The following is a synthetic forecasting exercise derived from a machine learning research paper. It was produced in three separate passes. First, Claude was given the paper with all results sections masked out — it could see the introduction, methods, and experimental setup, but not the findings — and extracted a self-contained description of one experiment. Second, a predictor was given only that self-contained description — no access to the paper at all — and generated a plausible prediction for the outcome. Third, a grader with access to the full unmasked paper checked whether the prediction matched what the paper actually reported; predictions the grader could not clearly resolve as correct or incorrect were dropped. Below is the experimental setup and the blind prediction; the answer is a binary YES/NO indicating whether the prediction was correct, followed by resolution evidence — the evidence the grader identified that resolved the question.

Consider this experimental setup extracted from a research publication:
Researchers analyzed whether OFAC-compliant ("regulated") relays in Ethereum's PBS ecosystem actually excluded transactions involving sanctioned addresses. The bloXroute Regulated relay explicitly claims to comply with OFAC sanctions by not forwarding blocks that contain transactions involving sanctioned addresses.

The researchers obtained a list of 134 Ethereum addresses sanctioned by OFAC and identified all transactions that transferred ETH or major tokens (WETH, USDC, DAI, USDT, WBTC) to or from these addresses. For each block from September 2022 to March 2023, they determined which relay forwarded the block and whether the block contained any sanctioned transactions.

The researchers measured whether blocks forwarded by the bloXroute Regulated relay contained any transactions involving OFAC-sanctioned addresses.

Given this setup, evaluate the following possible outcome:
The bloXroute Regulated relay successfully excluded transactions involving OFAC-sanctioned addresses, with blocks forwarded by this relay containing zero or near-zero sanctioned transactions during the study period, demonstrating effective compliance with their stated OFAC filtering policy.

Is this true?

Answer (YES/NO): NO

WORK INSTRUCTIONS: Please return all of the entries above, exactly and completely.

EXERCISE SOLUTION:
The following is a synthetic forecasting exercise derived from a machine learning research paper. It was produced in three separate passes. First, Claude was given the paper with all results sections masked out — it could see the introduction, methods, and experimental setup, but not the findings — and extracted a self-contained description of one experiment. Second, a predictor was given only that self-contained description — no access to the paper at all — and generated a plausible prediction for the outcome. Third, a grader with access to the full unmasked paper checked whether the prediction matched what the paper actually reported; predictions the grader could not clearly resolve as correct or incorrect were dropped. Below is the experimental setup and the blind prediction; the answer is a binary YES/NO indicating whether the prediction was correct, followed by resolution evidence — the evidence the grader identified that resolved the question.

Consider this experimental setup extracted from a research publication:
Researchers analyzed whether OFAC-compliant ("regulated") relays in Ethereum's PBS ecosystem actually excluded transactions involving sanctioned addresses. The bloXroute Regulated relay explicitly claims to comply with OFAC sanctions by not forwarding blocks that contain transactions involving sanctioned addresses.

The researchers obtained a list of 134 Ethereum addresses sanctioned by OFAC and identified all transactions that transferred ETH or major tokens (WETH, USDC, DAI, USDT, WBTC) to or from these addresses. For each block from September 2022 to March 2023, they determined which relay forwarded the block and whether the block contained any sanctioned transactions.

The researchers measured whether blocks forwarded by the bloXroute Regulated relay contained any transactions involving OFAC-sanctioned addresses.

Given this setup, evaluate the following possible outcome:
The bloXroute Regulated relay successfully excluded transactions involving OFAC-sanctioned addresses, with blocks forwarded by this relay containing zero or near-zero sanctioned transactions during the study period, demonstrating effective compliance with their stated OFAC filtering policy.

Is this true?

Answer (YES/NO): NO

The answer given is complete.